* **Source passage**
┄┄┄┄┄┄┄┄┄┄

Negro league baseball debut
- 1915, for the Pittsburgh Colored Stars of Buffalo

Last appearance
- 1932, for the Newark Browns

Teams
- Pittsburgh Colored Stars of Buffalo (1915, 1920); Lincoln Stars (1916); Brooklyn Royal Giants (1919); Bacharach Giants (1920–1921); Harrisburg Giants (1922); Hilldale Club (1923–1929, 1931); Homestead Grays (1927); Baltimore Black Sox (1929); Lincoln Giants (1930); Harlem Stars (1931); Newark Browns (1932);

= Red Ryan (baseball) =

Merven John "Red" Ryan (July 11, 1897 – August 16, 1969), born Mervin Ferguson, was an American professional baseball pitcher in the Negro leagues. He played from 1915 to 1932 with several teams, playing mostly with the Hilldale Club.

==Career==
Ryan began his career with the Pittsburgh Colored Stars of Buffalo in 1915. He pitched for the Lincoln Stars in 1916 and Brooklyn Royal Giants in 1919 before joining the Bacharach Giants in 1920. The Bacharch club faced both independent black teams in the summer of 1920 before taking part in the Cuban League season that winter. He also pitched for the Pittsburgh Colored Stars in September 1920.

┄┄┄┄┄┄┄┄┄┄

Saved data entries
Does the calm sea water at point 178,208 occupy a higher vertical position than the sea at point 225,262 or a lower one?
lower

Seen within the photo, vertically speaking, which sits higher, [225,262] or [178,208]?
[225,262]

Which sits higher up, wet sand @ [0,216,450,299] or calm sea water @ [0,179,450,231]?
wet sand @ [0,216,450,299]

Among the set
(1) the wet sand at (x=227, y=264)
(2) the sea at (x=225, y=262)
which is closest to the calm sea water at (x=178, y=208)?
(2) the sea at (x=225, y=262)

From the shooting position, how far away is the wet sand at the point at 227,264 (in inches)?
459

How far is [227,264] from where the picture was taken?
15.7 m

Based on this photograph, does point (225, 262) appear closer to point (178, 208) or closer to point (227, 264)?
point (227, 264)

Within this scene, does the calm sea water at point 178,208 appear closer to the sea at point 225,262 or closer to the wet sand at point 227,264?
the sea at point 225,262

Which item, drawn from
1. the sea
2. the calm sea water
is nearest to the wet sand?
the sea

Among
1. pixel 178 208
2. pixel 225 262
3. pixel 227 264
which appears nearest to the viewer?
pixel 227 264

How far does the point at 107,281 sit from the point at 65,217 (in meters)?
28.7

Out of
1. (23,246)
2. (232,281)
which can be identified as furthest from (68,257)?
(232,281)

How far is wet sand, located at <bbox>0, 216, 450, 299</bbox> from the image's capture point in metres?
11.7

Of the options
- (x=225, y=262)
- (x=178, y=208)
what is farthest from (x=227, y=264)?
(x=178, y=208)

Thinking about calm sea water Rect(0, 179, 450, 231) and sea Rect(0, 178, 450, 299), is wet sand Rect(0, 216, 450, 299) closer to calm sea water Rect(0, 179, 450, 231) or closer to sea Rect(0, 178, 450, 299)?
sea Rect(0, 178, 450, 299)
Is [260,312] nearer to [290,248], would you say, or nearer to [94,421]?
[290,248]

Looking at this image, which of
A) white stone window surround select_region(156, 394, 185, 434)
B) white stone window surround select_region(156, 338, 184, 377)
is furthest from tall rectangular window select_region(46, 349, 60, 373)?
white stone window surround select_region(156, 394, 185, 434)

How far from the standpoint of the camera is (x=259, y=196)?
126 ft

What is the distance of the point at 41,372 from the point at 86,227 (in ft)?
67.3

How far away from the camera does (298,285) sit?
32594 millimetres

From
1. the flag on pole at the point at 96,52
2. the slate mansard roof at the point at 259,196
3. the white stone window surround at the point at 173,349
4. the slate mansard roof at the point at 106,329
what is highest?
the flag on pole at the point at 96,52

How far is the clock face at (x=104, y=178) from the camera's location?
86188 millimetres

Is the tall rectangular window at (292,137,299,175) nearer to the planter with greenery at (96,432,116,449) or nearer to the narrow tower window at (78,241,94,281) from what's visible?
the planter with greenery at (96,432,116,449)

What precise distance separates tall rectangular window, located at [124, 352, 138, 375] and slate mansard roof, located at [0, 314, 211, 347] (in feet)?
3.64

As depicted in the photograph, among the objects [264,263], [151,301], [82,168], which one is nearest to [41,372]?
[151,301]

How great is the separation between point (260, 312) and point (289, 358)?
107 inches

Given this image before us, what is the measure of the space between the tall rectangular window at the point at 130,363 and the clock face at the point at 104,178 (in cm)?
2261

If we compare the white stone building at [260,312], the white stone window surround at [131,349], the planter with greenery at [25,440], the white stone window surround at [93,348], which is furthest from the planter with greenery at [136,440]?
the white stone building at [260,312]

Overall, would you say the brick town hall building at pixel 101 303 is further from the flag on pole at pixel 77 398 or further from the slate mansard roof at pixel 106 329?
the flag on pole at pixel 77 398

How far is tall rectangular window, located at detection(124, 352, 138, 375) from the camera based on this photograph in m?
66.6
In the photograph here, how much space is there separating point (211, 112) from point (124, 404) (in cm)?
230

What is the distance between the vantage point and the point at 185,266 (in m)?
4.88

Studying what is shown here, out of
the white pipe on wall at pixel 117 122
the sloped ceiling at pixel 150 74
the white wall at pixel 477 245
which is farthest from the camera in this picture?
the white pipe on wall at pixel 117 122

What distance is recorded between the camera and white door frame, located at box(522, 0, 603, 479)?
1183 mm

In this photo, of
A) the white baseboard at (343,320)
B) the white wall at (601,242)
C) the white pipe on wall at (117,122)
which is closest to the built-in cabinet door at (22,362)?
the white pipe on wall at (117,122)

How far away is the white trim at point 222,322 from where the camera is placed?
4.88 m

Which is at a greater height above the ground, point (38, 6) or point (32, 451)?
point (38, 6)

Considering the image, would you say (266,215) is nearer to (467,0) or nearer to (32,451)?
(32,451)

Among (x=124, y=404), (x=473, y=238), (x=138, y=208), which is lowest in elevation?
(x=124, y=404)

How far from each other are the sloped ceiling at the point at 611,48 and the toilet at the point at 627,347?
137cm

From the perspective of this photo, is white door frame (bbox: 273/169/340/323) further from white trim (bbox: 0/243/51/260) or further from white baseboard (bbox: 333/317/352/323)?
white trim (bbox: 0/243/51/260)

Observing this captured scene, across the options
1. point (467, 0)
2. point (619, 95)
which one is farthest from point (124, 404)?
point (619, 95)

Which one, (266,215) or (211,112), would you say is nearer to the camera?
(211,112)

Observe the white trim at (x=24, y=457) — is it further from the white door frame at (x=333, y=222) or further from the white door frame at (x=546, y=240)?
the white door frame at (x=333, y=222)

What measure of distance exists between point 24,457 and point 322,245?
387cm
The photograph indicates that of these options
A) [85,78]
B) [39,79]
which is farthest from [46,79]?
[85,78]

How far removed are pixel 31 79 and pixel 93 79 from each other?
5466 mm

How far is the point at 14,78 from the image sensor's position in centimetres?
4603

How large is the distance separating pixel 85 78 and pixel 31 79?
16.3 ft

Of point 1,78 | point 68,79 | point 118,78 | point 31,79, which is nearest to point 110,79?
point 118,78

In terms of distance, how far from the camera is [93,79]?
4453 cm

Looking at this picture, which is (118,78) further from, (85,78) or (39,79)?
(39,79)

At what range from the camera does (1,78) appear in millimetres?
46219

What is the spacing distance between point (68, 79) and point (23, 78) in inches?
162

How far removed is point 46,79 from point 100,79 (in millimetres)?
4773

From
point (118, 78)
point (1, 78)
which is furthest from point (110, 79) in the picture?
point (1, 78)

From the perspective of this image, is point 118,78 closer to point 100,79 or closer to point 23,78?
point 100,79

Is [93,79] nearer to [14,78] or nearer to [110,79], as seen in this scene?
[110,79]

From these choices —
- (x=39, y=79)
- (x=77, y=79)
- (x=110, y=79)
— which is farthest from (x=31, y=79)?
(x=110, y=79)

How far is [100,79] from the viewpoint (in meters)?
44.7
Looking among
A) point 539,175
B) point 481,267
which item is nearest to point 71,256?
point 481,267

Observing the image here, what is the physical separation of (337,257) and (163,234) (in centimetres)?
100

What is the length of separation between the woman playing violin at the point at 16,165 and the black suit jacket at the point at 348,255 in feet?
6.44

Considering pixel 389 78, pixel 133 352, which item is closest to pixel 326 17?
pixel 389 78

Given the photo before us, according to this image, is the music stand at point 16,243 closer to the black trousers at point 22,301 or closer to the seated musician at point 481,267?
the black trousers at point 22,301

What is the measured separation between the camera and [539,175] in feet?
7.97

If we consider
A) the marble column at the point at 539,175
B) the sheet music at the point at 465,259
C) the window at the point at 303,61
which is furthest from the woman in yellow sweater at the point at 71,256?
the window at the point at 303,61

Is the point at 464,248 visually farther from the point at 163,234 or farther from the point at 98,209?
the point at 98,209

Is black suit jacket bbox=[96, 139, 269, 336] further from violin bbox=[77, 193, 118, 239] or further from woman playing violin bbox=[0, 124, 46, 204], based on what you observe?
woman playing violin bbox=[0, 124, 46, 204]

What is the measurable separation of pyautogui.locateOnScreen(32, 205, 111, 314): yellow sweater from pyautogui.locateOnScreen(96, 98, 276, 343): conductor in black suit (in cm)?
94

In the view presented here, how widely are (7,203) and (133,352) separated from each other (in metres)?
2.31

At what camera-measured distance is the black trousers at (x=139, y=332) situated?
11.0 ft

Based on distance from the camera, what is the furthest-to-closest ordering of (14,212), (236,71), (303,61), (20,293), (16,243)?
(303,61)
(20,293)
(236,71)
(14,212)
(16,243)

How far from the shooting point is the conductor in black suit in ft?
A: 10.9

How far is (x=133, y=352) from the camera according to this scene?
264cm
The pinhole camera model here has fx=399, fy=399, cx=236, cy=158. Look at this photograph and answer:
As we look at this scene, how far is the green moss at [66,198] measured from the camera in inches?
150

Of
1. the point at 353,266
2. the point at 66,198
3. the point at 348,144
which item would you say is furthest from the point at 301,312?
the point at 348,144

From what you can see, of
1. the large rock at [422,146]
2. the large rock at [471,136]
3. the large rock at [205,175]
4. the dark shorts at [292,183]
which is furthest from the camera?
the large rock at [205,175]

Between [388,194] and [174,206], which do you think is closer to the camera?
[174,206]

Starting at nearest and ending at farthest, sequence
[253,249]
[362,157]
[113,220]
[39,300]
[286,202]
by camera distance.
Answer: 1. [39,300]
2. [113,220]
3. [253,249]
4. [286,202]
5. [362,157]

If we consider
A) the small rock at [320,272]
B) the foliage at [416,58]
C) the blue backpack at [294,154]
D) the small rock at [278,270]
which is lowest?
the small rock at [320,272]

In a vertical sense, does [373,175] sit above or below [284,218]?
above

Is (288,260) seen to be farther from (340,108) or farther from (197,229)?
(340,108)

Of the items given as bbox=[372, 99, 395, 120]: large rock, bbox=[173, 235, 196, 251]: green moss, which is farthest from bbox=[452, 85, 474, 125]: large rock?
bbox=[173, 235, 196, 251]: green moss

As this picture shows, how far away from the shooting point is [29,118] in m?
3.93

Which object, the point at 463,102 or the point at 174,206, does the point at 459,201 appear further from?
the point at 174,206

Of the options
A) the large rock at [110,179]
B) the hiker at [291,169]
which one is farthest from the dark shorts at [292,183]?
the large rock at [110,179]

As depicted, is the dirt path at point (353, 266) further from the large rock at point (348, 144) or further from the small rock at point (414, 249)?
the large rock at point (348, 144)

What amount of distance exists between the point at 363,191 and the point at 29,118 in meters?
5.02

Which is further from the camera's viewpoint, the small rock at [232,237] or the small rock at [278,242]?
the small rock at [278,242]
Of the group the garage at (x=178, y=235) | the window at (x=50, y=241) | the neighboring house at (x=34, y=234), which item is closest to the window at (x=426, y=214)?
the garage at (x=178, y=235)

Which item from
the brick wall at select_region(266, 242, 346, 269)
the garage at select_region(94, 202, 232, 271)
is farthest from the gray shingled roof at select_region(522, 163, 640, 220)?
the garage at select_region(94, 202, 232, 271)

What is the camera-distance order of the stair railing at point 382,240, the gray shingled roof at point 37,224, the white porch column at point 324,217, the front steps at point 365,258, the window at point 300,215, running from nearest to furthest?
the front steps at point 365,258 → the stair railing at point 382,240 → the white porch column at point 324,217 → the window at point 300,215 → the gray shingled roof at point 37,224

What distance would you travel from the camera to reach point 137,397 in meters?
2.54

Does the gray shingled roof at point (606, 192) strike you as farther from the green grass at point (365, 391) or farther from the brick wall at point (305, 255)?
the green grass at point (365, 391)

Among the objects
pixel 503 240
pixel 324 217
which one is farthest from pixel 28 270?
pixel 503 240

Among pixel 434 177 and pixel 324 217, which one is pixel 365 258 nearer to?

┄┄┄┄┄┄┄┄┄┄

* **Exercise instructions**
#1 Answer these from the Red Ryan passage:
(a) What was Ryan's birth name?
(b) For which team and in what year did he make his last appearance?
(c) In which years does the team list place him with the Hilldale Club?
#2 Print the Red Ryan passage from "Negro league baseball" up to and including "the Hilldale Club.".

* **Written responses**
#1
(a) Mervin Ferguson
(b) The Newark Browns, in 1932
(c) 1923–1929 and 1931

#2
Negro league baseball debut
- 1915, for the Pittsburgh Colored Stars of Buffalo

Last appearance
- 1932, for the Newark Browns

Teams
- Pittsburgh Colored Stars of Buffalo (1915, 1920); Lincoln Stars (1916); Brooklyn Royal Giants (1919); Bacharach Giants (1920–1921); Harrisburg Giants (1922); Hilldale Club (1923–1929, 1931); Homestead Grays (1927); Baltimore Black Sox (1929); Lincoln Giants (1930); Harlem Stars (1931); Newark Browns (1932);

= Red Ryan (baseball) =

Merven John "Red" Ryan (July 11, 1897 – August 16, 1969), born Mervin Ferguson, was an American professional baseball pitcher in the Negro leagues. He played from 1915 to 1932 with several teams, playing mostly with the Hilldale Club.